Market corrections happen frequently and are a natural occurrence in both equity and crypto markets. They are usually caused by economic shocks that prompt investors to take money out of mercurial markets.
Major market corrections usually give way to a bear market, especially when there is a sudden drop of more than 20%.
The current crypto winter is the result of a multitude of factors that include geopolitical tensions and uncertainty amid reports of a possible recession.
The Bitcoin market is likely to recover once these aspects are overcome.
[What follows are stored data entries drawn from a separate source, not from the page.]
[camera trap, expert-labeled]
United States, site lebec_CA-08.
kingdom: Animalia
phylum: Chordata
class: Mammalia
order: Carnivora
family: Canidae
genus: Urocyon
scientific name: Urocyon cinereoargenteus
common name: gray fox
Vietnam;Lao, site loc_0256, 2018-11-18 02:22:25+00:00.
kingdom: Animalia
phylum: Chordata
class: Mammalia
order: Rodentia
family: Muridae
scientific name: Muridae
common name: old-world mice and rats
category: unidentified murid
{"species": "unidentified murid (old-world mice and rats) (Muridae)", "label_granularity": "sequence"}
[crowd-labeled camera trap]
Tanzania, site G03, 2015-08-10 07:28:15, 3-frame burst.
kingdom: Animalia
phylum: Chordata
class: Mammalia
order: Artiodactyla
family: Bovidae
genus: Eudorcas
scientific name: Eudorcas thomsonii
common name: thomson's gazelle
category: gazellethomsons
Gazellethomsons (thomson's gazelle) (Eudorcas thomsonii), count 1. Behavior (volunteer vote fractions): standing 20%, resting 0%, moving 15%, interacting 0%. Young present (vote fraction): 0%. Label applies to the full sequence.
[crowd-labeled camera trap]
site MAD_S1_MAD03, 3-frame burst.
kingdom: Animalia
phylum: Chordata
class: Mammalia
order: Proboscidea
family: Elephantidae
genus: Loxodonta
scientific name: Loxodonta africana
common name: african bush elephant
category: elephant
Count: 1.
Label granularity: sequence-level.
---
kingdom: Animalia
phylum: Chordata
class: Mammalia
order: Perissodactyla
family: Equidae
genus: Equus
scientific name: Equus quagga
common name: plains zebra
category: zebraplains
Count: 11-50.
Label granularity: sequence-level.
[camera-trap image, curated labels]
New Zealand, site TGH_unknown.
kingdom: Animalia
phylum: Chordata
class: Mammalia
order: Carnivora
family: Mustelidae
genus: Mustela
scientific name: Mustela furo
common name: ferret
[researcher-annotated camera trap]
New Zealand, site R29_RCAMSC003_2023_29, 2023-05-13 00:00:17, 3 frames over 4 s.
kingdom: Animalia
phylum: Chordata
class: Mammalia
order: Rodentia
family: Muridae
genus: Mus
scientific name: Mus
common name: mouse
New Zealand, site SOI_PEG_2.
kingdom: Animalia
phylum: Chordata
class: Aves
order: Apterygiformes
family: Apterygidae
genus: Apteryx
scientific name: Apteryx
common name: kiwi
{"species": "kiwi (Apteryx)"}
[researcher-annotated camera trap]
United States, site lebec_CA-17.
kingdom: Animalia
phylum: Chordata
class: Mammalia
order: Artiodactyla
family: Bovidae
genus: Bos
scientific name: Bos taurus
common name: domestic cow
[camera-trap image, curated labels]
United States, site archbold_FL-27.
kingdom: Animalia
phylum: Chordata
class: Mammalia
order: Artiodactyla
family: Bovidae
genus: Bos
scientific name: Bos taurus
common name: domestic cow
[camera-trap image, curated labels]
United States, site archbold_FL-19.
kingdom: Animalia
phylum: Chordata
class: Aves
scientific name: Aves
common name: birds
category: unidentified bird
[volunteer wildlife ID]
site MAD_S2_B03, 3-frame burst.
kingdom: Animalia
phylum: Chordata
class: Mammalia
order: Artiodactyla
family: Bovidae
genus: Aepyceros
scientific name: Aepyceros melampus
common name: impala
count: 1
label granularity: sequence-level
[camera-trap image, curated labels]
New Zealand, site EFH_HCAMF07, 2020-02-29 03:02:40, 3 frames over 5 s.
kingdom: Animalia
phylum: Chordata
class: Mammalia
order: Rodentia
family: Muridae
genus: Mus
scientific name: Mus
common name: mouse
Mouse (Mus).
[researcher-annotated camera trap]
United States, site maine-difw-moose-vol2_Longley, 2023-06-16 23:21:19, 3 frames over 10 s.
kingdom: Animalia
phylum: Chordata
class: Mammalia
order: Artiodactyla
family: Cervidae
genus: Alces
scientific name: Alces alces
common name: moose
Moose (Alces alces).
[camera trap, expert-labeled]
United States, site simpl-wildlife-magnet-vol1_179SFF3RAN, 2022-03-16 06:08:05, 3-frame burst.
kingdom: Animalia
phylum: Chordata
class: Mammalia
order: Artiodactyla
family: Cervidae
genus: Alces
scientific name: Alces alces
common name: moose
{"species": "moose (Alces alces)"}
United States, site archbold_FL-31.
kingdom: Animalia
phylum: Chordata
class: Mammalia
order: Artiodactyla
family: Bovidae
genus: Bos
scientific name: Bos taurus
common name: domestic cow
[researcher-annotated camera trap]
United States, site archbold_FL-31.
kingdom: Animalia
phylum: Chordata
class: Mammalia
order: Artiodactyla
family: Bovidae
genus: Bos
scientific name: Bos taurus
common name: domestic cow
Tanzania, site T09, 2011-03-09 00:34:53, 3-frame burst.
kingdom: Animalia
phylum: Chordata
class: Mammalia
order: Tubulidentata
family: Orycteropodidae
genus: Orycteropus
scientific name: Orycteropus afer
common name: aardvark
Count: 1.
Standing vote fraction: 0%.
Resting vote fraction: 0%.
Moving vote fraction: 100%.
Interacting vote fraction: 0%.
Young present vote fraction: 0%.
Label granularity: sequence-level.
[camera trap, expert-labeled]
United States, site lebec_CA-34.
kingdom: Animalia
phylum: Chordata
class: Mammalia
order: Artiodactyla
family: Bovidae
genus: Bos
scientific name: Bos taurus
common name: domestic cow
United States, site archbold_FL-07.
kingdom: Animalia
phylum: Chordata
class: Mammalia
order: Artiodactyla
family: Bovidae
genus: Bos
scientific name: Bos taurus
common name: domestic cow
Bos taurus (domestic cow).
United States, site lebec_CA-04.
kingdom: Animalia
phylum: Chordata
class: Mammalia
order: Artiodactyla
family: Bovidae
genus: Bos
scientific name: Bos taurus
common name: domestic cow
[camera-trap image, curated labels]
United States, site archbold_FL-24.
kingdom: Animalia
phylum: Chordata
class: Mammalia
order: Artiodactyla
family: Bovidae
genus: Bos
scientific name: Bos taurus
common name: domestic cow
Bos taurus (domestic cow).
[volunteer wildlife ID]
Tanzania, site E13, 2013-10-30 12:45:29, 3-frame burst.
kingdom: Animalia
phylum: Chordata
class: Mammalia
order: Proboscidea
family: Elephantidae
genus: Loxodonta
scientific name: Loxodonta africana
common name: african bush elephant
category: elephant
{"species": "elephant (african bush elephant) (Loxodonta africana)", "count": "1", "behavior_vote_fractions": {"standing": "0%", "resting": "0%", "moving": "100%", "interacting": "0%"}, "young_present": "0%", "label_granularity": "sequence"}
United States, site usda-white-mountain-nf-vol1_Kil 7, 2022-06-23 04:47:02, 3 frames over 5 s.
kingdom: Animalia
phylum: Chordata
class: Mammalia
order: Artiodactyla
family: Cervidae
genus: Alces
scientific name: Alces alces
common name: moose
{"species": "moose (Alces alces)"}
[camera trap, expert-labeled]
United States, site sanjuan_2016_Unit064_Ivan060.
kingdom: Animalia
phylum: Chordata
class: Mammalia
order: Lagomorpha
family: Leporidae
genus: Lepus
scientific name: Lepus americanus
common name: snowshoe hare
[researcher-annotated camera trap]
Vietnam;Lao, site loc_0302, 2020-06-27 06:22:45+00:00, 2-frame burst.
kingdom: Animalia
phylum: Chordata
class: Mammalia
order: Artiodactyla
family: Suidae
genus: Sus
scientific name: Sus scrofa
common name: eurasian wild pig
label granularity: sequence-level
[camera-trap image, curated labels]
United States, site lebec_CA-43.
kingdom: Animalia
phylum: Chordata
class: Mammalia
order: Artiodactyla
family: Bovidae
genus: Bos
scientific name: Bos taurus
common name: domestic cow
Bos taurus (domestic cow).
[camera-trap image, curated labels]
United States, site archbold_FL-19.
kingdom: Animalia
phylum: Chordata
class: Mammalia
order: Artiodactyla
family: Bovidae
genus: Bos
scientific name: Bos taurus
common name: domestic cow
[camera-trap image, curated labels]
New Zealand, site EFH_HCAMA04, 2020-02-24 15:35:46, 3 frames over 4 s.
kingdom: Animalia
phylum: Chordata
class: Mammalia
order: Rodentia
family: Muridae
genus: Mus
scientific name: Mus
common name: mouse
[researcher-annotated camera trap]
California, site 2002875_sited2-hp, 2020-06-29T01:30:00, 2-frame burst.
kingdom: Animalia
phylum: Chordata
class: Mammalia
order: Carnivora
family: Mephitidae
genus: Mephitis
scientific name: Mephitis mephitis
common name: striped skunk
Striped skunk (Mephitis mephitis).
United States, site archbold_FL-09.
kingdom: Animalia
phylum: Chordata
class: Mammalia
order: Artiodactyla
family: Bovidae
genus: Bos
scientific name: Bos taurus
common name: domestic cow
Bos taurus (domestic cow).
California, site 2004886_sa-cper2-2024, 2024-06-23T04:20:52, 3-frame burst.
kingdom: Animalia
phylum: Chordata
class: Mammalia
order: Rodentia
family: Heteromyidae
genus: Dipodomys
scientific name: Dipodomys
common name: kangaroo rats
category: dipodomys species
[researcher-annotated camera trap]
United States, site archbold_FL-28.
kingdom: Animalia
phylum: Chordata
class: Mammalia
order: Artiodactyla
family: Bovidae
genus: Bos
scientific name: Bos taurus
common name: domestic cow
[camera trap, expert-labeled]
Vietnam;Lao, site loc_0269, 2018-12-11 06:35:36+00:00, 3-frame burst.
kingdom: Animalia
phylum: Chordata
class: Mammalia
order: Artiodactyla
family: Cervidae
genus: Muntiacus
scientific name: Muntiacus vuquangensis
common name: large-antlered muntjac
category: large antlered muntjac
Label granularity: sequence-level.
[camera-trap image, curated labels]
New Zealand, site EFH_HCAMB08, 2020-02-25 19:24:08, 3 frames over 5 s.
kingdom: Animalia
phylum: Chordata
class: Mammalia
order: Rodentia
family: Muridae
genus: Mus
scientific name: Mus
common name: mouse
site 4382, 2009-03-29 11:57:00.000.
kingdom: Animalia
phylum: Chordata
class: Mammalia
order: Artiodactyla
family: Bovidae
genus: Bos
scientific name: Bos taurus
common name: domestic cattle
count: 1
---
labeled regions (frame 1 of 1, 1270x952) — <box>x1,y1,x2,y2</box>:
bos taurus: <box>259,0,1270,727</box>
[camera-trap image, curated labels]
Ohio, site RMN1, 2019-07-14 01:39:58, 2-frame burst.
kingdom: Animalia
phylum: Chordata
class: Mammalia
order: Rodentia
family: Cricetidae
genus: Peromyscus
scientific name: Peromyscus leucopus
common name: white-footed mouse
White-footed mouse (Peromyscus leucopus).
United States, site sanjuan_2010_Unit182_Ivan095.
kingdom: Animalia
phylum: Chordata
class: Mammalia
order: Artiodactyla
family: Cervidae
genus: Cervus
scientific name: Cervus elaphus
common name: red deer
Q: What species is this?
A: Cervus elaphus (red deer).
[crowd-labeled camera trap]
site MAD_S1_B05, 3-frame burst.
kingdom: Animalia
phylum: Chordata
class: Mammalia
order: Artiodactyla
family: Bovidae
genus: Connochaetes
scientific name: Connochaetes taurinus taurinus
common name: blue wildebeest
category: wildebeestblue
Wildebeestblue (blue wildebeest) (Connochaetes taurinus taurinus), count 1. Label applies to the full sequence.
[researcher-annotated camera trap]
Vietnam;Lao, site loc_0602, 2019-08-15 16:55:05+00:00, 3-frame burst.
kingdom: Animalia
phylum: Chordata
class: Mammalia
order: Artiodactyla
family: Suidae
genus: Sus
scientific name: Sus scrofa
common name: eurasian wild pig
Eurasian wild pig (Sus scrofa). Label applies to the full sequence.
What to expect in the near future
Bitcoin is set to bottom out in the medium term, and this will allow the asset to gain some stability, enough to mollify investors and give rise to bullish sentiment. Speaking to Cointelegraph, Yubo Ruan, founder and CEO of Parallel Finance — a decentralized finance (DeFi) lending and staking protocol — said that the market was in a transitional period, stating:
Konstantin Boyko-Romanovsky, CEO and founder of noncustodial hosting and staking platform Allnodes, told Cointelegraph:
“Bear markets and bear sentiments allow for a thorough introspection. This is a time to slow down the race for the next best crypto and concentrate on innovation. Blockchains that suffered the greatest during the most recent market plunge may have to take a deeper look at what needs to change in order to remain competitive and beneficial in the future. With that being said, the crypto market and the traditional market will recover. It’s a matter of time.”